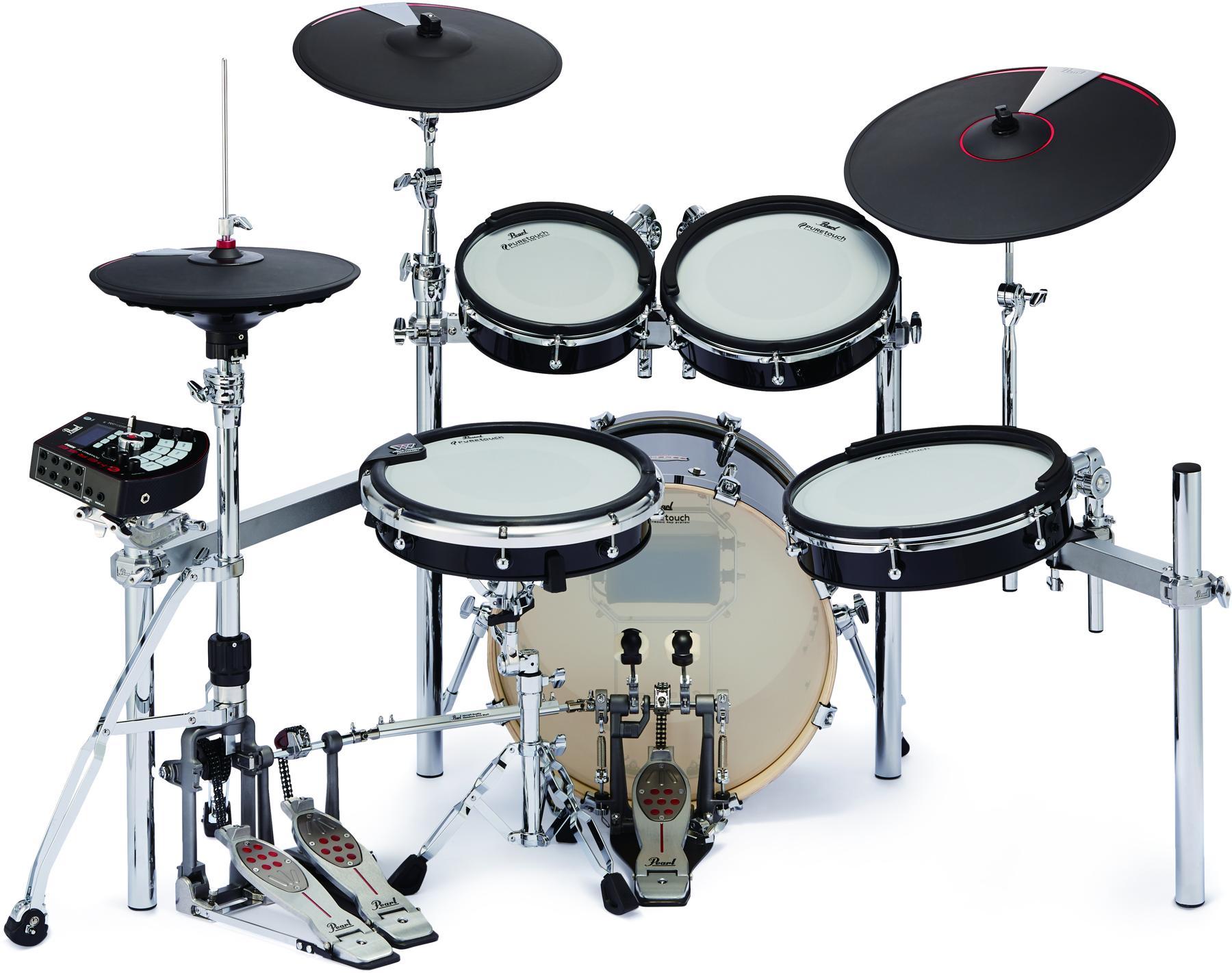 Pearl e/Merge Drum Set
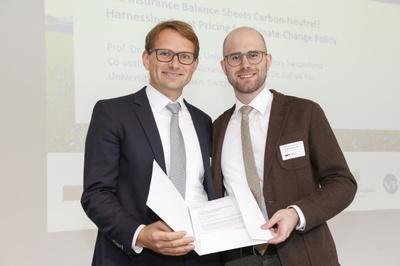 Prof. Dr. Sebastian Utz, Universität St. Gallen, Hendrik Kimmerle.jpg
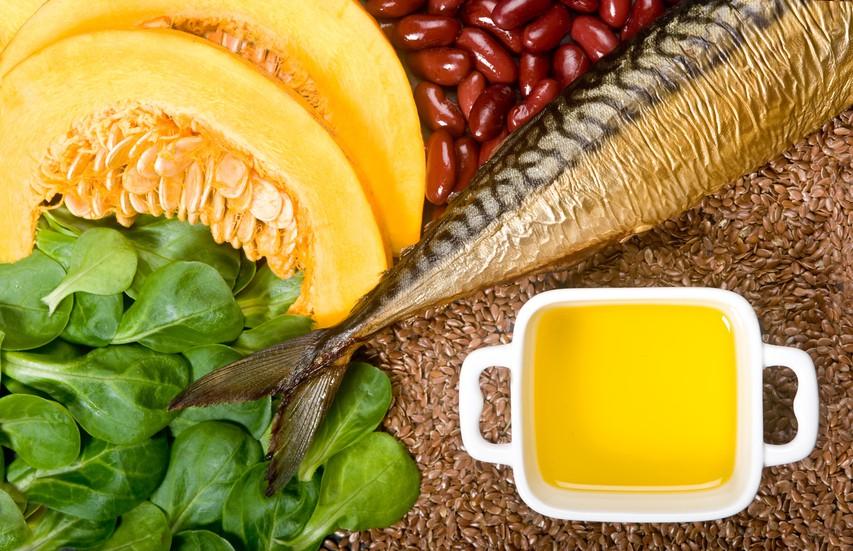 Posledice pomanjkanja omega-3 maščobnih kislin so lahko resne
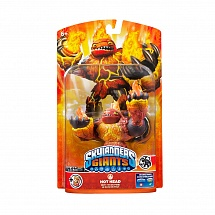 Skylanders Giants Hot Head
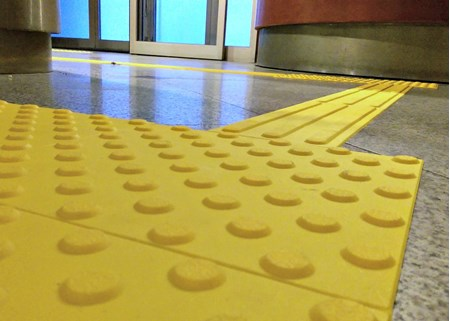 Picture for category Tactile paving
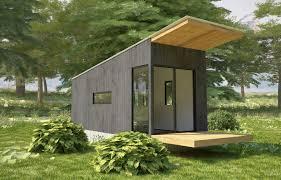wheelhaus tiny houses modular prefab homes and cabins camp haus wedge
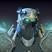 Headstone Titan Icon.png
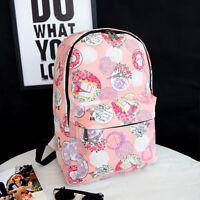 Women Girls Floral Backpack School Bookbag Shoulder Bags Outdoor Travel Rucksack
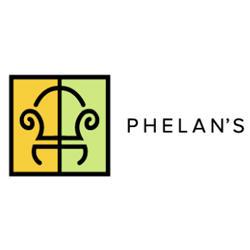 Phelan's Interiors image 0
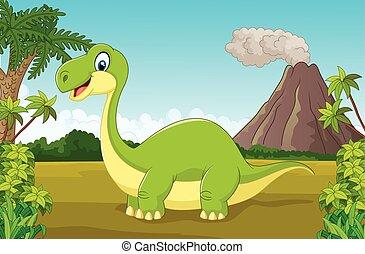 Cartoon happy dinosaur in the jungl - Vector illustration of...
··········
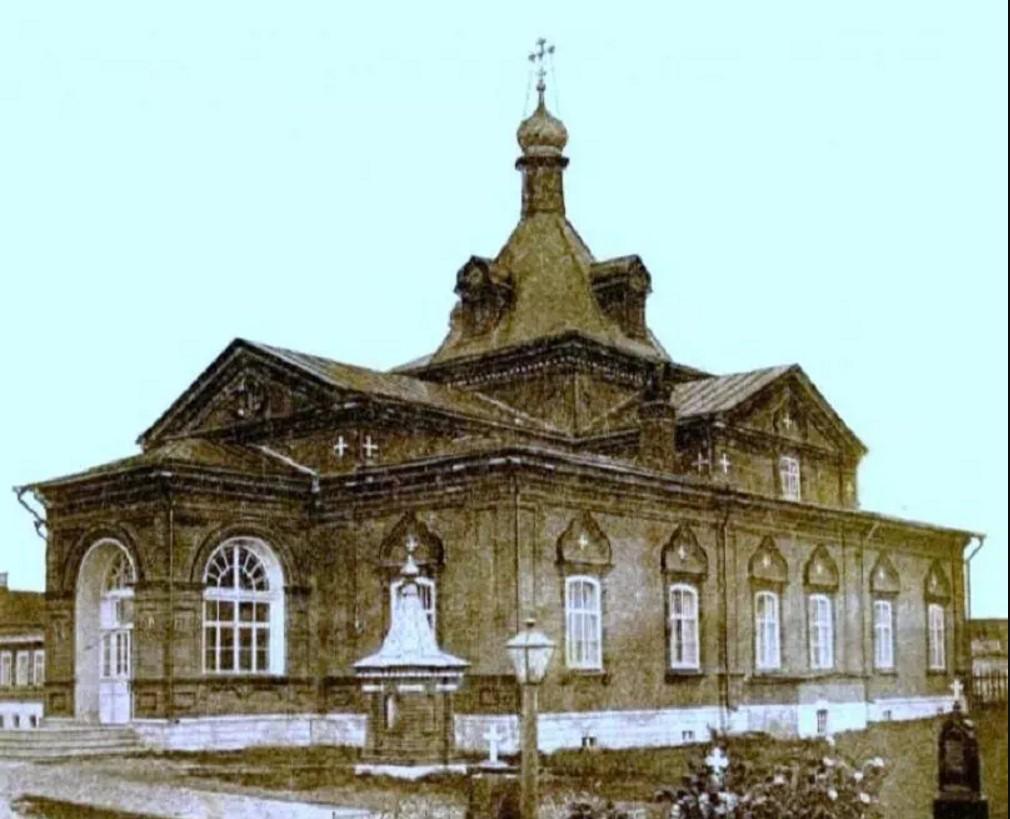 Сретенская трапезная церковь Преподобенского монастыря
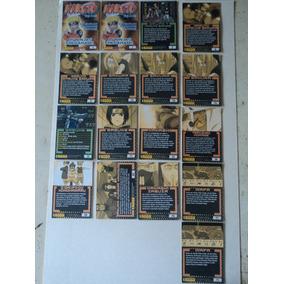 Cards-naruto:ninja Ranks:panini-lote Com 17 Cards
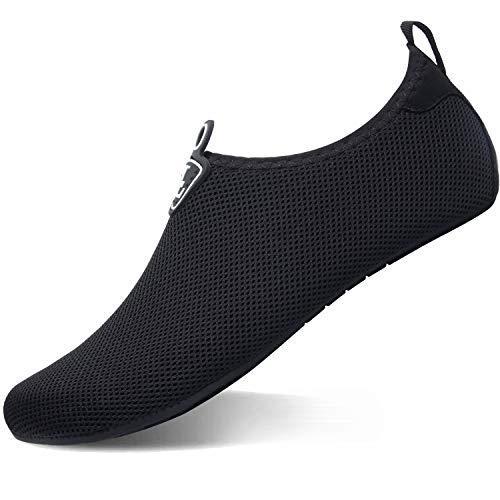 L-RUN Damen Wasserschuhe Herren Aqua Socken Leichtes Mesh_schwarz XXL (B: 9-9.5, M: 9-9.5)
··········
When copying from the data above, begin at the line containing "Prof. Dr. Sebastian" and end at the line containing "Cartoon happy dinosaur"; return those lines exactly and leave all pictures behind.

 Prof. Dr. Sebastian Utz, Universität St. Gallen, Hendrik Kimmerle.jpg
 Posledice pomanjkanja omega-3 maščobnih kislin so lahko resne
 Skylanders Giants Hot Head
 Picture for category Tactile paving
wheelhaus tiny houses modular prefab homes and cabins camp haus wedge
 Headstone Titan Icon.png
 Women Girls Floral Backpack School Bookbag Shoulder Bags Outdoor Travel Rucksack
 Phelan's Interiors image 0
 Cartoon happy dinosaur in the jungl - Vector illustration of...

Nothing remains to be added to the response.